Big Data Meets Data Fabric and Multi-cloud – Forbes blog by John Webster

By , Sunday, January 14th 2018

Tags: avere, Big Data, blog, cloud, data fabric, elastifile, Forbes, John Webster, Mapr, Microsoft, multi cloud, nasuni, NetApp, syncsort,

As cloud computing progresses forward, an ages-old problem for IT is resurfacing—how to integrate and secure data stores that are disbursed geographically and across a growing diversity of applications. Data silos, which have always limited an organizations ability to extract value from all of its data, become even more isolated. Consider the mainframe, with its stores of critical data going back decades, as the original data silo. Mainframe users still want to leverage this data for other applications such as AI but must overcome accessibility and formatting barriers in order to do so. It’s a task made easier by software vendors like Syncsort who’s Ironstream moves data from the ‘frame in a way that is easily digestible by Splunk applications for example.

But as cloud computing progresses, the siloed data issue becomes even more apparent as IT executives try to broaden their reach to encompass and leverage their organization’s data stored in multiple public clouds (AWS, Azure, GCP) along with all that they store on site. The cloud-world solution to this problem is what is now becoming known as the Data Fabric.

Data Fabrics—essentially information networks implemented on a grand scale across physical and virtual boundaries—focus on the data aspect of cloud computing as the unifying factor. To conceive of distributed, multi-cloud computing only in terms of infrastructure would miss a fundamental aspect of all computing technology – data. Data is integral and must be woven into multi-cloud computing architectures. The concept that integrates data with distributed and cloud-based computing is the Data Fabric.

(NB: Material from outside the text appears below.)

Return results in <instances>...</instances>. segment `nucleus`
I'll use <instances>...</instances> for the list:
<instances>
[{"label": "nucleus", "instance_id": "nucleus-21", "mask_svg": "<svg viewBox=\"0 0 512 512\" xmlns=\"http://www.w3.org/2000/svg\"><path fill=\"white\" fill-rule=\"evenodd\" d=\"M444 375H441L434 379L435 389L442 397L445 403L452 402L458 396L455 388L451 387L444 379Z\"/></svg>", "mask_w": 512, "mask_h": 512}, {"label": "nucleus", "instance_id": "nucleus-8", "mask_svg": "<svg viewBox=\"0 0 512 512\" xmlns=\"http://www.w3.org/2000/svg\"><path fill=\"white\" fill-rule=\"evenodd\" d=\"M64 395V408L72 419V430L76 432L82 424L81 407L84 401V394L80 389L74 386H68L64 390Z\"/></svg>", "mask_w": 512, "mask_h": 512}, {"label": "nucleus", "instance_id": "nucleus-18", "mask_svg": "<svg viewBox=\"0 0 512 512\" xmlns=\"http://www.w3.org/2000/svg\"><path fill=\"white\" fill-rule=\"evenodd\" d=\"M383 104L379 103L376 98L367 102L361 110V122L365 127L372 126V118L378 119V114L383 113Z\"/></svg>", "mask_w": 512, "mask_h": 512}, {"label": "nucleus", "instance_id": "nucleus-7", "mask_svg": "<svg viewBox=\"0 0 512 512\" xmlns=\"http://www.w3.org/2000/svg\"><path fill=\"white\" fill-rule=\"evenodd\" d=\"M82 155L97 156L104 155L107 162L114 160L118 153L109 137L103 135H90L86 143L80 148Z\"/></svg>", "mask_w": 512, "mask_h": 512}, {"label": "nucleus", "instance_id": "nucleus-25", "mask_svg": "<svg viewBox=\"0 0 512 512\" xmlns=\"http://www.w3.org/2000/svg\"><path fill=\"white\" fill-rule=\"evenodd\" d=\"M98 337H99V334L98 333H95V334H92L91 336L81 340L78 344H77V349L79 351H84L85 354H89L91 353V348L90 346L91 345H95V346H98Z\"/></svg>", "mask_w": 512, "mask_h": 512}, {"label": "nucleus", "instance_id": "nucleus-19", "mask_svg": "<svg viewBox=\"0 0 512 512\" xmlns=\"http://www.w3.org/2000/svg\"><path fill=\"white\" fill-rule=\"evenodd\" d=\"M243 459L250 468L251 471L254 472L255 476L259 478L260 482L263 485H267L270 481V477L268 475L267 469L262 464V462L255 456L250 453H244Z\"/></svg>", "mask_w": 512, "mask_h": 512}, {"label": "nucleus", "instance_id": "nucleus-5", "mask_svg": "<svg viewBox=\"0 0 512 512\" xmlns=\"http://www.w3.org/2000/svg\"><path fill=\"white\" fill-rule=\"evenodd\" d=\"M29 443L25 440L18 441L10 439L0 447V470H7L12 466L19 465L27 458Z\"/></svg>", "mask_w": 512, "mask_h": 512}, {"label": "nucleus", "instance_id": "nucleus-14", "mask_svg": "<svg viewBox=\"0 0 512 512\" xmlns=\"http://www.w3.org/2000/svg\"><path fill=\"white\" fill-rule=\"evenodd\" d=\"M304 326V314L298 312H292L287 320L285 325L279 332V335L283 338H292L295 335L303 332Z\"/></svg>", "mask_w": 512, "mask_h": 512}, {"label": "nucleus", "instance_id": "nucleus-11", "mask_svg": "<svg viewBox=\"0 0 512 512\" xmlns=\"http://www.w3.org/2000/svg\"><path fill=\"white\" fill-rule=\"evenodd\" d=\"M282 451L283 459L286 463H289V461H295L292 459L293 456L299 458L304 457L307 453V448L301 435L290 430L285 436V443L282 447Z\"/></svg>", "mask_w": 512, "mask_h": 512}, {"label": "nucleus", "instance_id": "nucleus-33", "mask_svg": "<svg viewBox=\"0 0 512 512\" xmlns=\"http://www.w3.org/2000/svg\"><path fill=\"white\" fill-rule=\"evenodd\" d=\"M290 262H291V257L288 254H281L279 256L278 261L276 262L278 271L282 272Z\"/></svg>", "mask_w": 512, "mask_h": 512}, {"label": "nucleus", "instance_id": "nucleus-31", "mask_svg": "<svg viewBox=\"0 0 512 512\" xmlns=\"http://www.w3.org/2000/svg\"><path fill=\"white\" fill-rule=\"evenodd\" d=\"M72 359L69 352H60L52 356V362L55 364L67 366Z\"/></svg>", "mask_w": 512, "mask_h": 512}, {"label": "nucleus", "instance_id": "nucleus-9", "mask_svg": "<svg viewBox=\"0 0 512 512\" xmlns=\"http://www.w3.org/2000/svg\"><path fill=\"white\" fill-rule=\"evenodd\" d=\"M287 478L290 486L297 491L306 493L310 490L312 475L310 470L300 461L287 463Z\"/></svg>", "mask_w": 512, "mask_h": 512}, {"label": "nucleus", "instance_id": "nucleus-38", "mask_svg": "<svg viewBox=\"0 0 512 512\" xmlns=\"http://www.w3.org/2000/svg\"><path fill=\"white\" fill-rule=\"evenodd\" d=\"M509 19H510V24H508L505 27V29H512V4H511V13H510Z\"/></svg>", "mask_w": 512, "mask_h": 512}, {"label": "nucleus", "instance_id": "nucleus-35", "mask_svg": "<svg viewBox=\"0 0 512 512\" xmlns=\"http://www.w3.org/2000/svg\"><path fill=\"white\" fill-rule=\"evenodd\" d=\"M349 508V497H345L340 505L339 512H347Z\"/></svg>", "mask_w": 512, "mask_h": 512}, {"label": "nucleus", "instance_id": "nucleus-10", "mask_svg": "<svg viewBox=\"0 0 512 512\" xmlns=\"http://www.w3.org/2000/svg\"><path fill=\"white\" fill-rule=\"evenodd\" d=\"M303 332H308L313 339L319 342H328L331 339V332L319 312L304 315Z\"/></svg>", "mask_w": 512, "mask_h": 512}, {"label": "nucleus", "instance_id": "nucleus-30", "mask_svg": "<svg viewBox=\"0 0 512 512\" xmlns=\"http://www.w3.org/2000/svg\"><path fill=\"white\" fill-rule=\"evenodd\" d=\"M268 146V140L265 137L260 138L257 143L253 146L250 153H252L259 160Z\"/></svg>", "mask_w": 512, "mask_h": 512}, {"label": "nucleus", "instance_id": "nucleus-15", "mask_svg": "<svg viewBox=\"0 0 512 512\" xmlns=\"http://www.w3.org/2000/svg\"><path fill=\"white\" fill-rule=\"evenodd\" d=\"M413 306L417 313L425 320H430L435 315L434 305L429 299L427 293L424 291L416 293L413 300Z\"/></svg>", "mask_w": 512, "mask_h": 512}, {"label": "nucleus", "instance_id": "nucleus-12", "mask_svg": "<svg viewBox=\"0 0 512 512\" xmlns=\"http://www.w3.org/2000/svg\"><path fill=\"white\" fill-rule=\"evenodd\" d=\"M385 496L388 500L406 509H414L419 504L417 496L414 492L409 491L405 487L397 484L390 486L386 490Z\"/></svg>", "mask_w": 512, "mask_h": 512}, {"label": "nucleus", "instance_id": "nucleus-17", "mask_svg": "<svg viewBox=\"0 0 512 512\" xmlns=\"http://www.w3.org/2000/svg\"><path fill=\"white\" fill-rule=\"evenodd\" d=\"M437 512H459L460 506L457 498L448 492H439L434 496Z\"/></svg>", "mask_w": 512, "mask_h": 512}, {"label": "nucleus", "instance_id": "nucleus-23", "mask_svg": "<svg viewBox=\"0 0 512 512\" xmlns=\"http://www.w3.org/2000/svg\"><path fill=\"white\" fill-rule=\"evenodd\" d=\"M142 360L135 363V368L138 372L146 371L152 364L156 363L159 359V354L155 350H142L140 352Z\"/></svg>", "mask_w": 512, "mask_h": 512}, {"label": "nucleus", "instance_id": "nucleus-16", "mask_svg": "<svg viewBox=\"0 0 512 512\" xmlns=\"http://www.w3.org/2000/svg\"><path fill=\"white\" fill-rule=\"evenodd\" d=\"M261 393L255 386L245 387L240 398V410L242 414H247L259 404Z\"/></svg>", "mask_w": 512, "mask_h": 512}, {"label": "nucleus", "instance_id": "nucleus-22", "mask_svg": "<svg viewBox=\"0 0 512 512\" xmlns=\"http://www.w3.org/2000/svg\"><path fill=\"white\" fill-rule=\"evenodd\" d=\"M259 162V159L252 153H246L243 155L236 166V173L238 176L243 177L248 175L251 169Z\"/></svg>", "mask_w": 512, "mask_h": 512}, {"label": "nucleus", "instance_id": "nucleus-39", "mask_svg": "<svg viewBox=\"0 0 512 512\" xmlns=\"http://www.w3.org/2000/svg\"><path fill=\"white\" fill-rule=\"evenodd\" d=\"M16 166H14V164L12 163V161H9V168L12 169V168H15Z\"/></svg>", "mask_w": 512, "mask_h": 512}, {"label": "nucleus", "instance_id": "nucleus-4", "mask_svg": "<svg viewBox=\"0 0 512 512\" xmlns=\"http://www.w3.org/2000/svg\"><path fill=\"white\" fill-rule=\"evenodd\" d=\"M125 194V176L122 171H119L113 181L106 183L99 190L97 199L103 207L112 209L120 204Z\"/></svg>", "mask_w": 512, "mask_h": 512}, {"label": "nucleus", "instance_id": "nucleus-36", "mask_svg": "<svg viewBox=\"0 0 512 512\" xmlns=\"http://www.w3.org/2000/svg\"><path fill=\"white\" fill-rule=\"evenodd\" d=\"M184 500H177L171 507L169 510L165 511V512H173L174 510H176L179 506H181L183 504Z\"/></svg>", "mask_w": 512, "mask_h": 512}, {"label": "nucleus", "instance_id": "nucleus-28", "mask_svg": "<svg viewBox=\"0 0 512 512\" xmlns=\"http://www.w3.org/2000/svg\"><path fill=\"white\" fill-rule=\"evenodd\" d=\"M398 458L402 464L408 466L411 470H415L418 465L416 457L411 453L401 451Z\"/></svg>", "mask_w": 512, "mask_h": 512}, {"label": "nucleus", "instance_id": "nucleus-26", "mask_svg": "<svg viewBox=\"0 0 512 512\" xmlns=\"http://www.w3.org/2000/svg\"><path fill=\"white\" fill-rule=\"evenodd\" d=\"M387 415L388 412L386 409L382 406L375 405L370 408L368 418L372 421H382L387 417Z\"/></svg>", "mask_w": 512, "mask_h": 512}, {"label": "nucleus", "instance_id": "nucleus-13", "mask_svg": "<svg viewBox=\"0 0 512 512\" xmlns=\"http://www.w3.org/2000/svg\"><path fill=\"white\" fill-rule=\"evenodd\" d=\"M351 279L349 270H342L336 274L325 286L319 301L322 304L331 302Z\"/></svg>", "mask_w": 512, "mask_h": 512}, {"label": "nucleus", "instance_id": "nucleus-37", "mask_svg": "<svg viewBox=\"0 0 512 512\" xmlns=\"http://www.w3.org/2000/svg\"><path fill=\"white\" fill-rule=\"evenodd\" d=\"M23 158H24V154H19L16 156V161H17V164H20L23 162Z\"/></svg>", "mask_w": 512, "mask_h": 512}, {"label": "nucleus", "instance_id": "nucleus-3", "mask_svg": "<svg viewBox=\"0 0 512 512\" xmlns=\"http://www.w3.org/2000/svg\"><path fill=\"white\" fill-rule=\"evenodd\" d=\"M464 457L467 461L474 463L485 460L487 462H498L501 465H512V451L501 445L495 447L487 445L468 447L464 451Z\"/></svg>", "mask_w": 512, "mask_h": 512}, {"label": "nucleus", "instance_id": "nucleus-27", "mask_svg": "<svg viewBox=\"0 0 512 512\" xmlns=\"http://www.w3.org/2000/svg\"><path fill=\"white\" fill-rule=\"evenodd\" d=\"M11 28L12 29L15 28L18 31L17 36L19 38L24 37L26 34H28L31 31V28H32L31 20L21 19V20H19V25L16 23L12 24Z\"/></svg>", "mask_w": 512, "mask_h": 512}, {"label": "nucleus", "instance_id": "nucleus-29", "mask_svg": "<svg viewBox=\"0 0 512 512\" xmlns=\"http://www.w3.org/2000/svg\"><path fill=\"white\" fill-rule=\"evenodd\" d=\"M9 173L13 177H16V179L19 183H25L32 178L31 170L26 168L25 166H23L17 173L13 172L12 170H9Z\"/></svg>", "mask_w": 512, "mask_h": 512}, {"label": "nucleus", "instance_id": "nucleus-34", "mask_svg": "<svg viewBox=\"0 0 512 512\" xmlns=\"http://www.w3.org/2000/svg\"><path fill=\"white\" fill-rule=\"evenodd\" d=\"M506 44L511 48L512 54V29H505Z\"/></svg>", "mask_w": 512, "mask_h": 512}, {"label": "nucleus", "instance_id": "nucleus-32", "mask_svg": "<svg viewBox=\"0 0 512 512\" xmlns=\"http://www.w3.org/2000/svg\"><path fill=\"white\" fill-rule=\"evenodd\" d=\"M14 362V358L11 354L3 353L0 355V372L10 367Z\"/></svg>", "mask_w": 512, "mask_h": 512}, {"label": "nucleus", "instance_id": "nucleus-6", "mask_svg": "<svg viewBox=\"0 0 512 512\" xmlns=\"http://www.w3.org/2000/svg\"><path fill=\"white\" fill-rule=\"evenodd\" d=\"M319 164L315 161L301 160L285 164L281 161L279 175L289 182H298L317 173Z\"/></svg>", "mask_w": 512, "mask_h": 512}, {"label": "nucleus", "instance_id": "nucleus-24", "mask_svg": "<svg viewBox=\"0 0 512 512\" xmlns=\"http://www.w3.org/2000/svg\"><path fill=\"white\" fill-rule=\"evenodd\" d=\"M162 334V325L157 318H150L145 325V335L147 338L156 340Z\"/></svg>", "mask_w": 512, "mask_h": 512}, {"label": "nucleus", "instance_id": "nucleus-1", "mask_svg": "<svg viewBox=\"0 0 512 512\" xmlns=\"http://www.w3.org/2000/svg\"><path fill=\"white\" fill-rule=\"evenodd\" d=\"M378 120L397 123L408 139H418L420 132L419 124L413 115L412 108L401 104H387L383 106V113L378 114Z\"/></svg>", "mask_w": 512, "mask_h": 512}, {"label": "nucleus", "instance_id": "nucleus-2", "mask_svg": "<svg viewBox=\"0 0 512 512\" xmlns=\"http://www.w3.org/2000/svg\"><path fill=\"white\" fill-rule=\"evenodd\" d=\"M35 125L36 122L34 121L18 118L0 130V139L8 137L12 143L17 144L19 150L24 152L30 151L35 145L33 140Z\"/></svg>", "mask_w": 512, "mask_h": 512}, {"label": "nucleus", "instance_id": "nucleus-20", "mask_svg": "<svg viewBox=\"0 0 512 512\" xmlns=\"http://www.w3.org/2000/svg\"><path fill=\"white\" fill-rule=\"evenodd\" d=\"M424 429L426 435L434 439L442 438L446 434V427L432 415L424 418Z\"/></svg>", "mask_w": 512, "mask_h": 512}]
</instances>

The reason for going the way of the Data Fabric, at least on a conceptual basis, is to break down the data siloes that are inherent in isolated computing clusters and on-and off-premises clouds. Fabrics allow data to flow and be shared by applications running in both private and public cloud data centers. They move data to where it’s needed at any given point in time. In the context of IoT for example, they enable analytics to be performed in real time on data being generated by geographically disbursed sensors “on the edge.”

Not surprisingly, the Data Fabric opportunity presents fertile ground for storage vendors. NetApp introduced their conceptual version of it four years ago and have been instantiating various aspects of it ever since. More recently, a number of Cloud Storage Services vendors have put forward their Data Fabric interpretations that are generally based on global file systems. These include Elastifile, Nasuni, and Avere—recently acquired by Microsoft.

Entries are also coming from other unexpected sources. One is from the ever-evolving Big Data space. MapR’s Converge-X Data Fabric is an exabyte scale, globally distributed data store for managing files, objects, and containers across multiple edge, on-premises, and public cloud environments.

At least two-thirds of all large enterprise IT organizations now see hybrid clouds—which are really multi-clouds—as their long-term IT future. Operating in this multi-cloud world requires new data management processes and policies and most of all, a new data architecture. Enterprise IT will be increasingly called upon to assimilate a widening range of applications directed toward mobile users, data practitioners and outside business partners. In 2018, a growing and increasingly diverse list of vendors will offer their interpretations of the Data Fabric.